Epic War Heroes Cast in the Modern Idiom

Striking translations of three classic poems - ``The Odyssey, ``The Iliad,'' and ``Beowulf'' - speak directly to today's readers in language both stylish and forceful. ``Beowulf: A Likeness'' is an especially illuminating, if potentially controversial, word-art project that expands the wisdom of the original work.

WAR is on our minds. We have new translations of three great war poems - three epics: the ``Iliad'' and the ``Odyssey'' by Homer and ``Beowulf'' by an anonymous Anglo-Saxon poet. Though they share themes of friendship, honor, and revenge, the poems span millennia. Homer lived in the eighth century BC and wrote about a war that probably happened around 1200 BC. The ``Beowulf'' poet lived in the eighth century of this era and drew on styles and subjects drawn from a time before England was English. Both epics are steeped in what historians call dark ages. This means that the image of the hero - the fighting man who risks his life for the values of his people - comes from periods about which we know little except that they produced heroes. Perhaps war and dark ages go together.

In any case, Homer and the ``Beowulf'' poet speak directly to us. For each generation since World War II, there's been a new translation of Homer. A translation succeeds to the extent that it reveals the poem to its readers in their own language and idiom. Both Robert Fagles, who did the ``Iliad,'' and Allen Mandelbaum, translator of the ``Odyssey,'' are successful in bringing Homer to us in the 1990s.

Fagles has already published translations of Greek tragedies. His Homer is lean and fast. Working with the long loose line that echoes the styles of his predecessors while being somewhat tougher, swift-footed Fagles almost rushes the reader through the tempestuous events that turn the hero Achilles from vain, personal pride to something like an acknowledgment of the common good and his own common humanity. Achilles overcomes his grief for his dead friend Patroclus, overcomes his own personal vanity, and prepares mentally for war (see excerpt).

The ``Iliad'' has been called a poem about force, and Fagles's translation, Homer: The Iliad, is a stylistic tour de force. As Bernard Knox says in his copious and elegant introduction, ``The most marvelous lines in the `Iliad' owe their unearthly, poignant beauty to the presence of violence, held momentarily in reserve but brooding over the landscape.''

If, as Knox also says, ``the `Iliad' is a poem that celebrates the heroic values war imposes on its votaries,'' the ``Odyssey,'' Homer's other epic, is about how hard it is for a soldier to go home. For Odysseus, it takes 10 years, including a seven-year stopover with a witch named Circe. When he finally reaches hearth, son, and faithful wife, Penelope, he has to fight one last battle.

Allen Mandelbaum's translation, The Odyssey of Homer, is marked by poise, harmony, and measure; even violent acts have the shape of classical albeit muscular ballet. His line is more compact than Fagles's, and slower, as if to emphasize the dilatory nature of his hero's return and the heavy wisdom of his years.

▶ CHALLENGES:
• a. In the review of epic translations, how many years does it take Odysseus to reach home?
• b. Please continue the review of epic translations, starting after its last sentence.
The rows have no role in any of this.

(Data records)
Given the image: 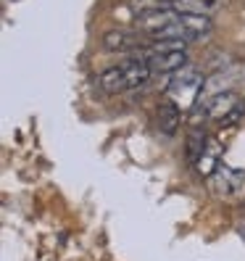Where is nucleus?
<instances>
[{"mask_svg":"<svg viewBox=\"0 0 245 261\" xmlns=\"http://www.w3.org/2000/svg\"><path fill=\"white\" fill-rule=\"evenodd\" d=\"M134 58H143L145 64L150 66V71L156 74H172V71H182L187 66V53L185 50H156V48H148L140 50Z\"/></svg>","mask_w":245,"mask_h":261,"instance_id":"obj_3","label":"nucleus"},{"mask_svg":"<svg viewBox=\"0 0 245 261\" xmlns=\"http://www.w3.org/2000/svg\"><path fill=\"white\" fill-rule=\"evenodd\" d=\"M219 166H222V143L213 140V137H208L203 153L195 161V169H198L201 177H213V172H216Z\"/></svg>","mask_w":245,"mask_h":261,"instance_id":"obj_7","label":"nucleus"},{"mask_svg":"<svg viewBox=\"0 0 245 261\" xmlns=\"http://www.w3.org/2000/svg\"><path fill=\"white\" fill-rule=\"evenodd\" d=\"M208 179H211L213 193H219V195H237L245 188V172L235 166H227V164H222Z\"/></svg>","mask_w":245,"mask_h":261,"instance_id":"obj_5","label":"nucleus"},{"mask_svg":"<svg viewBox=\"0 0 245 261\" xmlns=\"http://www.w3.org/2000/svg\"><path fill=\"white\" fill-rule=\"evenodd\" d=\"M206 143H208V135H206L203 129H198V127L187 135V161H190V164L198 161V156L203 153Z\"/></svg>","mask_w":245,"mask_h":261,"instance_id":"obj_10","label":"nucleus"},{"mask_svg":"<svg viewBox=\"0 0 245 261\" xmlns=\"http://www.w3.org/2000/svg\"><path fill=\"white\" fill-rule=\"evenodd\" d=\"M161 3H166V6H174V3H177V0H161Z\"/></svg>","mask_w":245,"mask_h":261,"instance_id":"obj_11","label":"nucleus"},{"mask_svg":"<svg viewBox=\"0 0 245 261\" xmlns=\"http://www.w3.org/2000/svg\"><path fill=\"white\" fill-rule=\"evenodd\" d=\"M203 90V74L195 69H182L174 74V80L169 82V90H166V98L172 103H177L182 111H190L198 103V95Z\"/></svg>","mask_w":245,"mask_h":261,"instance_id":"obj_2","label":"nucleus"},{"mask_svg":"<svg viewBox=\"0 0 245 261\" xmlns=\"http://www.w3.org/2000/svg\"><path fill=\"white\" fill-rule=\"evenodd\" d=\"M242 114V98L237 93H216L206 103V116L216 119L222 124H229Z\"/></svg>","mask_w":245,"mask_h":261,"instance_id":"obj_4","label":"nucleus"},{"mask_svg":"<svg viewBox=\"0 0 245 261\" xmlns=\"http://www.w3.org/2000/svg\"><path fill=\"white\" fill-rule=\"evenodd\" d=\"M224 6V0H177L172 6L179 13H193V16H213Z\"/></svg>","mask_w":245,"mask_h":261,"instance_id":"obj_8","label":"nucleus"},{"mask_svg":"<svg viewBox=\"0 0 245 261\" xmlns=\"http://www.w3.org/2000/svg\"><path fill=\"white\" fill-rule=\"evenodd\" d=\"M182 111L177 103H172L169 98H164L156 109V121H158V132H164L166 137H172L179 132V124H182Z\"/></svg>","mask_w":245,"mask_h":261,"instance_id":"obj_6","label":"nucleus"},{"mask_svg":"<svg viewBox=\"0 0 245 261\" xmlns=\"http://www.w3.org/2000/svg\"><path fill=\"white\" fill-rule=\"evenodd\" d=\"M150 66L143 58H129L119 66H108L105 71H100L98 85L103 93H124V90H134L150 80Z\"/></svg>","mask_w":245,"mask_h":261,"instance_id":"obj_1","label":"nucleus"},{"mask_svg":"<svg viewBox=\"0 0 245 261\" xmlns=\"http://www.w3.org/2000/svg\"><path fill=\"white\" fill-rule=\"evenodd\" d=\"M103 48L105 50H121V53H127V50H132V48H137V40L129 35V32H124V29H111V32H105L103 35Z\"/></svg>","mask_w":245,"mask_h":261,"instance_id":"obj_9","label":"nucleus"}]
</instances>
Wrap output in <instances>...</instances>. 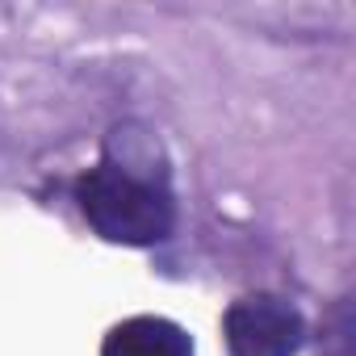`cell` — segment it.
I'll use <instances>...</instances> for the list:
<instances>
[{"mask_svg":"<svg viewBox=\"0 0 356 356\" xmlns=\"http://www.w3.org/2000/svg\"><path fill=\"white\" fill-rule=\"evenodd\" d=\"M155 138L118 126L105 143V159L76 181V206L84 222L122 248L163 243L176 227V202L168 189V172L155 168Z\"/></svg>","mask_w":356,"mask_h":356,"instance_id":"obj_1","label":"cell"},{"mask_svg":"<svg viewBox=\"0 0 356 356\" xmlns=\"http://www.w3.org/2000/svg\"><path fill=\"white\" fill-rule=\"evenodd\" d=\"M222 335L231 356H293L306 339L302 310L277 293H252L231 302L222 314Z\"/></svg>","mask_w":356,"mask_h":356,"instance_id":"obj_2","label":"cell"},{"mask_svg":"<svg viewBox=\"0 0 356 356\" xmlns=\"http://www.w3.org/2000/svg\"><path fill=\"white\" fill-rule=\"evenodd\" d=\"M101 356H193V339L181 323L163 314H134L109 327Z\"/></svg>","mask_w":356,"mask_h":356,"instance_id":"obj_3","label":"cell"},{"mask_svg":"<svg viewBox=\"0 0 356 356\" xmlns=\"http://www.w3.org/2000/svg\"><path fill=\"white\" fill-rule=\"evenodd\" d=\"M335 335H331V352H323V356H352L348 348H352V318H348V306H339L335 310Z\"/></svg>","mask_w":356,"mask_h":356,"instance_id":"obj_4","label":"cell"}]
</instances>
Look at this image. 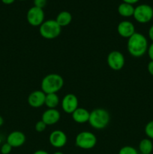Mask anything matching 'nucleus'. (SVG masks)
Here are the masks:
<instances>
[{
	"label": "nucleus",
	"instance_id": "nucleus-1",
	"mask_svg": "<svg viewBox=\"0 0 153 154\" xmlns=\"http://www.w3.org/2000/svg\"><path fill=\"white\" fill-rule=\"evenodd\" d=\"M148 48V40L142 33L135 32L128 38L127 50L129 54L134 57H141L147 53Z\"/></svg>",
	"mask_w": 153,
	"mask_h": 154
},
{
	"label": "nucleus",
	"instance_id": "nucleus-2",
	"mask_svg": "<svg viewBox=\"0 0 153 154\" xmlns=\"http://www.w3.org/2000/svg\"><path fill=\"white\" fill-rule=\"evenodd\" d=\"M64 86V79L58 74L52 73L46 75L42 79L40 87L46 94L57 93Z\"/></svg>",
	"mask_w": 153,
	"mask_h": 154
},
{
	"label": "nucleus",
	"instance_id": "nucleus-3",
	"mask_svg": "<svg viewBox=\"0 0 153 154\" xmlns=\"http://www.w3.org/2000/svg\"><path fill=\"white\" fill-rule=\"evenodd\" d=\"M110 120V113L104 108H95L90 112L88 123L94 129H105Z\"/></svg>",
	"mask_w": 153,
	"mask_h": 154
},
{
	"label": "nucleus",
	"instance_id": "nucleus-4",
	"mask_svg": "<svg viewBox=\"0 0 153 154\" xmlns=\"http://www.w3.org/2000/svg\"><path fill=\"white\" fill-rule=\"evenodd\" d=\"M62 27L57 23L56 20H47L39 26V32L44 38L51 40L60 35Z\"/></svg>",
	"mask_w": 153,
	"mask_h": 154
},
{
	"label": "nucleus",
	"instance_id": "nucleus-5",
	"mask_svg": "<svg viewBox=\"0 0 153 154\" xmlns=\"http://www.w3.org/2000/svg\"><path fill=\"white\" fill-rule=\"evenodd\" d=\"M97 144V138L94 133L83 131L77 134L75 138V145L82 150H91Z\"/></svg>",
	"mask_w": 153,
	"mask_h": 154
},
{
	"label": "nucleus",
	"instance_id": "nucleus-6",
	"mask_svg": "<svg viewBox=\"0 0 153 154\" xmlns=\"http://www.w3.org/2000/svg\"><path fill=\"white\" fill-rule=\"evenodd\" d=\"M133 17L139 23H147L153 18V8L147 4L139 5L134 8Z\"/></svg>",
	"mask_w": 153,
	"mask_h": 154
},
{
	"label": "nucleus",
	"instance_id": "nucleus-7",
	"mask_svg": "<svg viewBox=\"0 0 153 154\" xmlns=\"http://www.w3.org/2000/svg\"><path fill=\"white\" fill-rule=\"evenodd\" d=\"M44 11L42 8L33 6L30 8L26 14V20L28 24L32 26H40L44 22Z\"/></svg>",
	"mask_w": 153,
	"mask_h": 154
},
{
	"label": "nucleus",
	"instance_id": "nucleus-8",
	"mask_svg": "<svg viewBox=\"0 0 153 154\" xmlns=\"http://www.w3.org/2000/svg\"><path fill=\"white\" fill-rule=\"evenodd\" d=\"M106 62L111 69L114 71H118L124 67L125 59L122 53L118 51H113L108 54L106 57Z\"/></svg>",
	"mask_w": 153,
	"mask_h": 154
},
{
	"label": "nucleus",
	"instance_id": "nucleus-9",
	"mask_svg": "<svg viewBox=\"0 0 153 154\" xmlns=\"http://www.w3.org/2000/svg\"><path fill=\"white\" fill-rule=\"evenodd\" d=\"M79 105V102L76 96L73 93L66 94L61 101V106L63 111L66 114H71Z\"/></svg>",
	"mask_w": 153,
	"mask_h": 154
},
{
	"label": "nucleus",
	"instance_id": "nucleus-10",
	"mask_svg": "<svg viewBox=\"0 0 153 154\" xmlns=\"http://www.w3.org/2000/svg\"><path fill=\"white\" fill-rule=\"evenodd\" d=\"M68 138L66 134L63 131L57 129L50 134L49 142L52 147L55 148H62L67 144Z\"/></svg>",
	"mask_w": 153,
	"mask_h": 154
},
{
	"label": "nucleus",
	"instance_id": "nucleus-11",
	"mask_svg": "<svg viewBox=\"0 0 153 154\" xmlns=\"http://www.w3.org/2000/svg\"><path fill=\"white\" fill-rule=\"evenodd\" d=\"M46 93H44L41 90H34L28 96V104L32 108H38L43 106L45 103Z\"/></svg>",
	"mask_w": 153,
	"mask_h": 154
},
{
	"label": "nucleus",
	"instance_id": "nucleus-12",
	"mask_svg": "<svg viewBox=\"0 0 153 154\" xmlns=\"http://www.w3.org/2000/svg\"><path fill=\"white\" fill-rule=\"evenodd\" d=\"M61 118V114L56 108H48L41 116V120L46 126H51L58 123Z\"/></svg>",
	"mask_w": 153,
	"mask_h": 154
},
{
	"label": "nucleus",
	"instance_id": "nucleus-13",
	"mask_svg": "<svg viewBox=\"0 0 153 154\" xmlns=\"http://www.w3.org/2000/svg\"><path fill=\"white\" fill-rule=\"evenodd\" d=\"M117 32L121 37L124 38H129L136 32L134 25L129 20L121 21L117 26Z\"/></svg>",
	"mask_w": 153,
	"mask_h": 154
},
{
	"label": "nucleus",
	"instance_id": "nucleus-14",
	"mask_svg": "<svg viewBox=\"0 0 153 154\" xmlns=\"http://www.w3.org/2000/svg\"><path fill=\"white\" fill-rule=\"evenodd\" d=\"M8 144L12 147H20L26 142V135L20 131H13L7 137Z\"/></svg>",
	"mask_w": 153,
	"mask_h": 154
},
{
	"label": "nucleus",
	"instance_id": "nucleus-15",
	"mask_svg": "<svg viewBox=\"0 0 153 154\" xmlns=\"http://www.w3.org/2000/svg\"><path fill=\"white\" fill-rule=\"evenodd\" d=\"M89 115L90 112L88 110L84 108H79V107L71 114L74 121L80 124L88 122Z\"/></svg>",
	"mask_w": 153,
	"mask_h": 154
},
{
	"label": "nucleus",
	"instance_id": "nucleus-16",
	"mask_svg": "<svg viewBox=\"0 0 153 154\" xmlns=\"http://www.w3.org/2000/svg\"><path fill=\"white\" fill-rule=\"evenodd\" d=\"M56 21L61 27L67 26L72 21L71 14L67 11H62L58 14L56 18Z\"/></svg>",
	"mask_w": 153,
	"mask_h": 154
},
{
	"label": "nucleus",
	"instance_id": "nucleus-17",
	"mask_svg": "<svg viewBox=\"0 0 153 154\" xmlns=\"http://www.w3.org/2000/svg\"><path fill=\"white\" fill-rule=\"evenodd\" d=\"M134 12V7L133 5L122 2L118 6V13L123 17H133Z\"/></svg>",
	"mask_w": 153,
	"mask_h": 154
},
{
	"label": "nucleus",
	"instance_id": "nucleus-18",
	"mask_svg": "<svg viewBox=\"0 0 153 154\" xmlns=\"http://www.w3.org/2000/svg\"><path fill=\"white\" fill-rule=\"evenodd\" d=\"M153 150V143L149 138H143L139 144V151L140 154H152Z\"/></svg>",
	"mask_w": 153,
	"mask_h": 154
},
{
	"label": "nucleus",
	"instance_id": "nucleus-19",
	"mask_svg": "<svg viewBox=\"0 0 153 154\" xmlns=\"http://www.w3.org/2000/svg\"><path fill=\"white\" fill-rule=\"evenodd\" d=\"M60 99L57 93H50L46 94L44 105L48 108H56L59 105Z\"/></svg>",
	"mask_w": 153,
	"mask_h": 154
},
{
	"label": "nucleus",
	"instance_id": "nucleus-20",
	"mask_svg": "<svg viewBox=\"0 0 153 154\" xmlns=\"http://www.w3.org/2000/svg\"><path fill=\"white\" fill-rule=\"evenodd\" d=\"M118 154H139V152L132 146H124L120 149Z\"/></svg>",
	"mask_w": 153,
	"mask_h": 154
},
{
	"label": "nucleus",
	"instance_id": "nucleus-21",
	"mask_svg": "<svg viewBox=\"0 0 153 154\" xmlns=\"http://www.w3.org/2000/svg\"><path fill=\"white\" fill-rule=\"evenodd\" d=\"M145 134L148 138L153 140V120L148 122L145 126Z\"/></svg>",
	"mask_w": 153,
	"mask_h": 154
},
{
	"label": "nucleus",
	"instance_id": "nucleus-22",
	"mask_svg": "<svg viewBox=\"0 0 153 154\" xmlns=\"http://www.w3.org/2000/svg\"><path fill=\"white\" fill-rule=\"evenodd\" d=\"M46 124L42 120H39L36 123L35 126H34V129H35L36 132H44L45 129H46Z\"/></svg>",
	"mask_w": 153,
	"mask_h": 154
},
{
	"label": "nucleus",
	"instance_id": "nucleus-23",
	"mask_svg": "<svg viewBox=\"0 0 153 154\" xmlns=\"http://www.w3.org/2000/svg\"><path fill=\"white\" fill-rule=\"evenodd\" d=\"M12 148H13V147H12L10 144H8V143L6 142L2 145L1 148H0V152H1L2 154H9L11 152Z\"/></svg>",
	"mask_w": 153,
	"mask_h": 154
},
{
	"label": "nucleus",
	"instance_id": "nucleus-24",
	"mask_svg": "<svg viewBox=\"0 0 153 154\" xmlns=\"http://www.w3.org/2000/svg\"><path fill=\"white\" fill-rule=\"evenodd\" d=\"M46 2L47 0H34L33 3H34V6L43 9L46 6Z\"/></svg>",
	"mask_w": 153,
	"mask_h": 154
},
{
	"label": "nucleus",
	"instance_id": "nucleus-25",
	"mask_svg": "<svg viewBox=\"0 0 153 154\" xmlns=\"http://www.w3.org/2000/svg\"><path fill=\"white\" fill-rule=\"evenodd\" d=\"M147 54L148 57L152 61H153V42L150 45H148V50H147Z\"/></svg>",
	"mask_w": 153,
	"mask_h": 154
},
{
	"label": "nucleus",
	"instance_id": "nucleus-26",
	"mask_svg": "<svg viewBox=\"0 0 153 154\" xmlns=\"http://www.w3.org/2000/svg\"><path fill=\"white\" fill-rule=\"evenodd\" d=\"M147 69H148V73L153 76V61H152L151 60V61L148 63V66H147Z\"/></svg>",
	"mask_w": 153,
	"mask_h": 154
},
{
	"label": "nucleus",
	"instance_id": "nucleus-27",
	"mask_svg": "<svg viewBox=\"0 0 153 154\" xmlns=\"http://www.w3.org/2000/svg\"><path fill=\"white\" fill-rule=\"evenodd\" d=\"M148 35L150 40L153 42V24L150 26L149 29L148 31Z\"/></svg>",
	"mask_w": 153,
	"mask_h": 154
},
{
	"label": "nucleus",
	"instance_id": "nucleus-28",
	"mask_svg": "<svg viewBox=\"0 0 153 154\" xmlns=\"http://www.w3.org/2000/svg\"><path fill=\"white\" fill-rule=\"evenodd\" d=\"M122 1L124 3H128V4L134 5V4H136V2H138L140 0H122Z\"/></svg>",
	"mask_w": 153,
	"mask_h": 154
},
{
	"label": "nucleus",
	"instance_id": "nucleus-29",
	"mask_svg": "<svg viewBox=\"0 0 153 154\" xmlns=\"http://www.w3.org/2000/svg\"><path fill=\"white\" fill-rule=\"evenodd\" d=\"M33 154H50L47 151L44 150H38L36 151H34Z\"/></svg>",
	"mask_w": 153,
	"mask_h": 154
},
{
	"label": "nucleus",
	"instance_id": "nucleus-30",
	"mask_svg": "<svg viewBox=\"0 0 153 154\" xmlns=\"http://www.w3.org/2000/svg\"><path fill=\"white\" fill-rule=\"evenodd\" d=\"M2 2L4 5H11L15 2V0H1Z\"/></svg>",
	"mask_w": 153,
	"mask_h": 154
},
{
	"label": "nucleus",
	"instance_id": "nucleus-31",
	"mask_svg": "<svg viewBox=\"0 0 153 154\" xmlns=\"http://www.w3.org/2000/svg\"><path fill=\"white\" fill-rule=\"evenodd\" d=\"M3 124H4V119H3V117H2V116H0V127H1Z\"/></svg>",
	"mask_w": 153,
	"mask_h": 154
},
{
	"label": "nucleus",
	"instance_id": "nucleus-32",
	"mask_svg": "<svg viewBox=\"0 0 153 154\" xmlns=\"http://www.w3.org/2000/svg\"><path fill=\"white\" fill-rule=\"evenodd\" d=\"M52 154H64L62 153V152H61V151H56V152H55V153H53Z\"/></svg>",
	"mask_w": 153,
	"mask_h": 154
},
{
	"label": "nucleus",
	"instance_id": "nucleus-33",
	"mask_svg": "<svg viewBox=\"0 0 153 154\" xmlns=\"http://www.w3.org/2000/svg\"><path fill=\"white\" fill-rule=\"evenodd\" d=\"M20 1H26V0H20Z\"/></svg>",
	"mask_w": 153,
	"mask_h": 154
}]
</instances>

▶ RESPONSES:
• a. 10 years

• b.
The book itself feels luxurious in the hand, the wide white margins of the tall page throwing the black characters of the verse into high relief. Twelve moody, smoky engravings by Marialuisa de Romans deepen the feeling of world-weariness that underlies the poem. The prophet Tir'esias promises Odysseus a peaceful death at home and warns him about what he must suffer and what he must do to attain a well-deserved rest (see excerpt).

As a hero, Beowulf lacks the cultural cachet of Achilles and Odysseus. The poem may occasionally get assigned by a demanding and much-loved high school English teacher, but it's rarely read by adults. Which is too bad.

Long ago, in an essay, J.R. Tolkien argued that as a presenter of evil, the ``Beowulf'' poet is superior to Homer. Homer's monsters are all shining surface; Beowulf's Grendel and his mother and the final dragon are mysterious and dark, smudged in their very being. It's a powerful and timely argument. War brings people into contact with dark forces and it's no help to pretend otherwise.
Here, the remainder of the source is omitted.